**PAGE EXCERPT**

▼

Cimpress plc (NASDAQ:CMPR) Q2 2023 Earnings Call Transcript January 26, 2023
Operator: Welcome to the Cimpress Second Quarter Fiscal Year 2023 Earnings Call. I would now introduce Meredith Burns, Vice President of Investor Relations and Sustainability. Please go ahead.
Meredith Burns: Thank you, Catherine, and thank you, everyone, for joining us today. After a positive investor feedback from our Q4 FY 2022 public earnings call, we have decided to reinstate quarterly public earnings calls, and we’ll continue them as long as they continue to be useful to investor understanding of our financial and operating performance. With us today are Robert Keane, our Founder, Chairman and Chief Executive Officer; and Sean Quinn, EVP and Chief Financial Officer. I hope you’ve all had a chance to read our earnings document. We really do appreciate the time that you’ve dedicated to understanding our results, commentary and outlook. This live Q&A session will last 45 minutes to an hour, and questions you can submit questions via the question-and-answer box on the bottom left of the screen.
Before we start, I’ll note that in this session, we’re likely to make statements about the future. Our actual results may differ materially from these statements due to risk factors that are outlined in detail in our SEC filings and the documents that we published yesterday on our website. We invite you to read them. And now I will turn things over to Sean and Robert for some brief remarks before we take questions.

▲

**INSTRUCTION A**
In the records, from the line with "M Residence Little" to the line with "Skateboard Planche à roulettes (Devant)", change "Skateboard" to "Longboard" and leave everything else in those lines as it is. Give back only those lines, without the pictures.

**MATERIAL FOR THIS EXERCISE**

▼

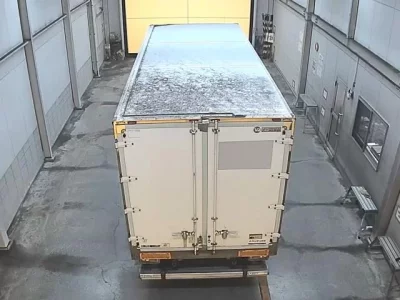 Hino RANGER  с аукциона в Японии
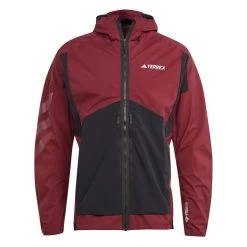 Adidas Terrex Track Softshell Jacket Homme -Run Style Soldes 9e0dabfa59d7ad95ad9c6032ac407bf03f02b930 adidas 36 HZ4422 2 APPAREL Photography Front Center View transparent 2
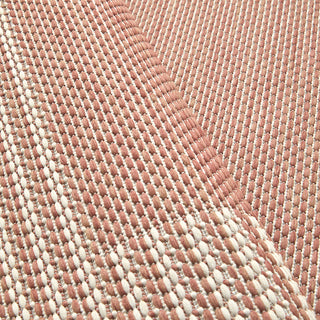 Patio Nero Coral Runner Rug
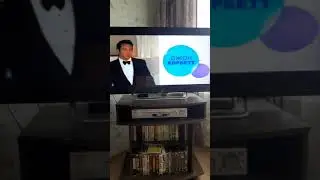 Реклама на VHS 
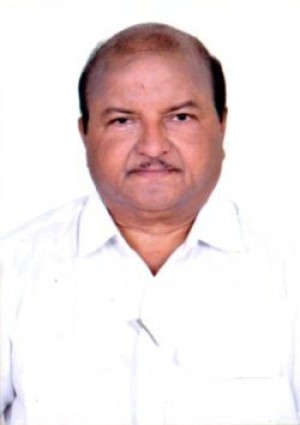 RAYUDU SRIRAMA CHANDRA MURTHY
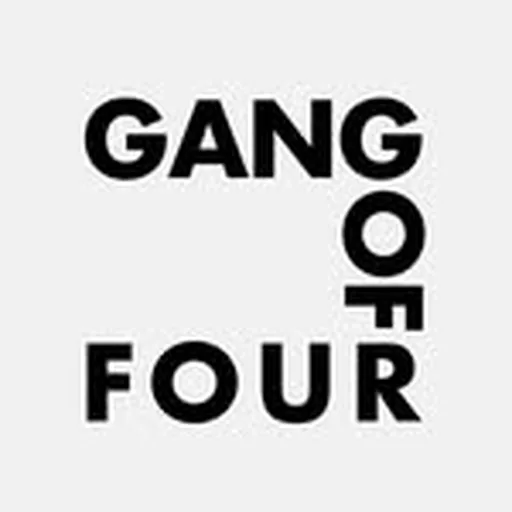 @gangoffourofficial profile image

▲
▼

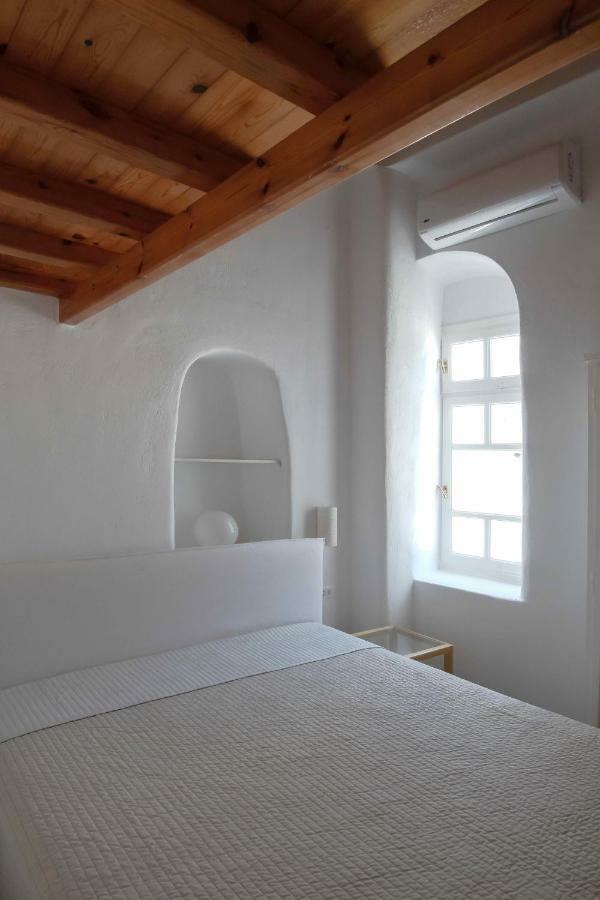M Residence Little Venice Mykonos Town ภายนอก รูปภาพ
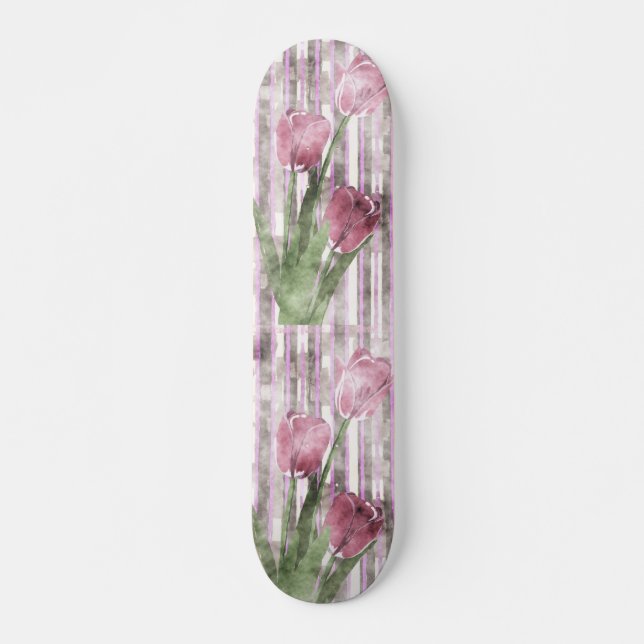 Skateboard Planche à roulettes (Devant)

▲

**INSTRUCTION B**
Extend the Cimpress earnings call transcript from its final sentence onward.

**EXPECTED OUTPUT A**
M Residence Little Venice Mykonos Town ภายนอก รูปภาพ
 Longboard Planche à roulettes (Devant)

**EXPECTED OUTPUT B**
Sean Quinn: Great. Thanks a lot, Meredith, and thanks everyone for joining us today. I’m just going to start by highlighting a few key points from the results that we published yesterday, along with our outlook. As we outlined back in our September Investor Day, the fiscal year results for this year, we’re going to be characterized by margin compression in the first half of the year as we annualized the impact of cost inflation that accelerated in the second half of last year also as we annualized the impact of last year’s investments in Vista and we experienced some unfavorable shifts in our product mix from a margin perspective. And we said that as we exit this fiscal year, we expect to be on a path to expanding our EBITDA, both through margin expansion and through revenue growth.
All of this remains the case and our second quarter results reflect this. Our total revenue grew in constant currencies across all segments, including growth in revenue from new customers in the Vista businesses last quarter. However, constant currency revenue growth slowed from the first quarter. Revenue from consumer products was down slightly and has more weight this quarter, particularly in the months of November and December. That being said, in January month to date, as mix shifts back, our organic constant currency revenue growth has accelerated back above the 9% consolidated growth rate that we reported for the six months ended December. And over the remainder of the fiscal year, we’re going to be comping last year’s Vista site migrations to our new tech platform in large markets like the U.S., like in France and Germany that we expect to support higher year-over-year growth as well.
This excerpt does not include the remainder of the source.